A tortilla made with sprouted seeds forms the carrier of this sandwich wrap. / Image courtesy of ReGrained.
The upscaling movement could help move food processors closer to zero-waste goals in the near future.
While professional restaurants have traditionally turned fruit and vegetable scraps and meat cuts into menu items, upcycling is an emerging industry activity on the creative side. It gets a second life for things like spent grains from the production of beer and oat milk, whey from cheesemaking, and coffee and cacao berries left after the bean harvest.
“Upcycled food and beverages are a huge market opportunity,” said Dan Kurzrock, founder of Upcycled Foods, Inc., during a presentation at the International Foodservice Editorial Council in Santa Barbara, Calif., this week. “It started in retail. But the food market is ready.”
The estimated value of the food economy raised is $52.9 billion, and according to INNOVA Market Insights, 63% of consumers say they would like to eat at a restaurant that prevents or reduces food waste, Kurzrock said.
He started thinking about it as a solution to food waste back in college, as an explorer of craft beer. “Every six pages produced left us with one pound of grain,” he said. “Grain raising started as a hobby in 2010.”
Later, he and a business partner harvested spent grains from a batch of breweries and turned them into what is now ReGrained Supergrain, a nutritious product that is ground into flour. Food manufacturers are using it to make pizza and pie crusts, pasta, tortilla wraps, wraps and many baked goods.

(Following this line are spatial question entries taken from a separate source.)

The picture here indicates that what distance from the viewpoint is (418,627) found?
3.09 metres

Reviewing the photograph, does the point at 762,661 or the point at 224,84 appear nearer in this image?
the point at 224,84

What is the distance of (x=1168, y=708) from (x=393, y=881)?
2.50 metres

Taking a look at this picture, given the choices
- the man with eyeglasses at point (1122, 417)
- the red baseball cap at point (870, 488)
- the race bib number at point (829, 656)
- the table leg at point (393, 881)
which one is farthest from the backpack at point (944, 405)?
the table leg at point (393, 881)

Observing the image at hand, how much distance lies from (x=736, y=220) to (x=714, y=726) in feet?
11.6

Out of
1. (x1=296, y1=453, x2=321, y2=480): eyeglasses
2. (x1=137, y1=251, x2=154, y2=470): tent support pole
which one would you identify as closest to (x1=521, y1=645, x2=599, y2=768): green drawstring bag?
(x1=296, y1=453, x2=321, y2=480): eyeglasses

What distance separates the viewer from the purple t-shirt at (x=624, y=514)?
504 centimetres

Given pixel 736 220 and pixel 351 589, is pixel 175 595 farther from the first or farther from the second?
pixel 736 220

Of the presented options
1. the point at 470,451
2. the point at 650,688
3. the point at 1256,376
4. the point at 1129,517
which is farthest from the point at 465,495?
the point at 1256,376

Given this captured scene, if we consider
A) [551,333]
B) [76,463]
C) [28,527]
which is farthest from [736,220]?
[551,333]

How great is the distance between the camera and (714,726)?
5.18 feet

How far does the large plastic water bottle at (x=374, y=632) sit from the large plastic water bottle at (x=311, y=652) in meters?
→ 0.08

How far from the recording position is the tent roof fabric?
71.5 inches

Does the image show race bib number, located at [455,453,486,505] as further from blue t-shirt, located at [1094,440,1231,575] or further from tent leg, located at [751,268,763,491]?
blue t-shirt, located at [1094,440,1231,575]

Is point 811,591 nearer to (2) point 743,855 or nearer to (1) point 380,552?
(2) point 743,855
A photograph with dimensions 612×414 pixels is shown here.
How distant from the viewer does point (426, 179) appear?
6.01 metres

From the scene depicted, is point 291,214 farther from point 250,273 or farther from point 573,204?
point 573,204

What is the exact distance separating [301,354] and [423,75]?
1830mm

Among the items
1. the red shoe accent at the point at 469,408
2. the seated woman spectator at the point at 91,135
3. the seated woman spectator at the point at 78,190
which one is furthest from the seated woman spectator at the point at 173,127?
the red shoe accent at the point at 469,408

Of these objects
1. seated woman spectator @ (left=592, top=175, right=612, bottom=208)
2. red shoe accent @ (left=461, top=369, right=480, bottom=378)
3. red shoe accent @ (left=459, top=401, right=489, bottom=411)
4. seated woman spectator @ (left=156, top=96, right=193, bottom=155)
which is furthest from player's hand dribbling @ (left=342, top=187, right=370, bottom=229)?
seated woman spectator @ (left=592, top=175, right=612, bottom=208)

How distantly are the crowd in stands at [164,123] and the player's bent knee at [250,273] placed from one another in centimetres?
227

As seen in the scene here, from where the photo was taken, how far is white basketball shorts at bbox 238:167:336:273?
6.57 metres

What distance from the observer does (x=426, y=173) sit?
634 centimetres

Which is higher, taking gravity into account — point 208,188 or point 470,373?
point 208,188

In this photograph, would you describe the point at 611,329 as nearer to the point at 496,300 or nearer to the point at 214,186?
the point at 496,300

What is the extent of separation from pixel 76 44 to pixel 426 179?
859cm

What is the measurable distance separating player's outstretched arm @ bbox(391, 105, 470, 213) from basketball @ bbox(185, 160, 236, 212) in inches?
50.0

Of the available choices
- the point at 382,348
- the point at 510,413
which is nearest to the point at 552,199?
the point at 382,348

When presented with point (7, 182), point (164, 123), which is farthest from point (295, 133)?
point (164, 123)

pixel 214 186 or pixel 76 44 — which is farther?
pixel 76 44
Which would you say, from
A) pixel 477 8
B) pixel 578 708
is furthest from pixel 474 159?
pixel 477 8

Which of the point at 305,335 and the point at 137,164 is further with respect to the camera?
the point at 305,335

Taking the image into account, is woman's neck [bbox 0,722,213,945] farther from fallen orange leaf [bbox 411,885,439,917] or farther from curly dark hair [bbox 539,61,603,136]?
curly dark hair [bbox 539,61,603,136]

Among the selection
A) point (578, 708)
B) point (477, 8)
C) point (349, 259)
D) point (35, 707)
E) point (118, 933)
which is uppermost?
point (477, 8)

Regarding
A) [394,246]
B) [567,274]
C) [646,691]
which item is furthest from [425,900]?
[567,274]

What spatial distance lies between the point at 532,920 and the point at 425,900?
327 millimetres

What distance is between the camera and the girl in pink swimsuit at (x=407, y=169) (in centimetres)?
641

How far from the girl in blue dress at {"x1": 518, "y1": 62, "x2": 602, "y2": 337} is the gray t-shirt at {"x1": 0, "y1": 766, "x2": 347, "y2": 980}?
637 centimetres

“Leftover bread adds up to a huge amount of food waste,” said Kurzrock. In a true example of “closing the loop” upcycling, that bread is now recycled into alcoholic spirits.
The non-profit Upcycled Food Association (UFA) now has a third-party certification program to give products on-package the Upcycled Certified mark if they pass certain criteria. “There are 200-plus businesses now producing high quality food and products,” said Turner Wyatt, CEO of UFA.
While foodservice lags behind in sales, he noted that US Foods now has a hamburger bun that uses upcycled grains and will be selling it soon.
Kurzrock said there are several ways to increase access for users. On top of the latter, executive chef Matthew Accarrino of SPQR restaurant in San Francisco is making new pasta using ReGrained flour, and cake chef Erin Kanagy Loux, formerly of Union Square Events in New York City, bakes a matcha layer cake using the product.
Through ReGrained’s Upcycled Food Lab, Kurzrock and his team work with menu designers on emerging concepts and small coffee chains to create signature upcycled items. But to increase the amount and knowledge of development in food, Kurzrock said, “employees must also rely on suppliers to develop solutions.”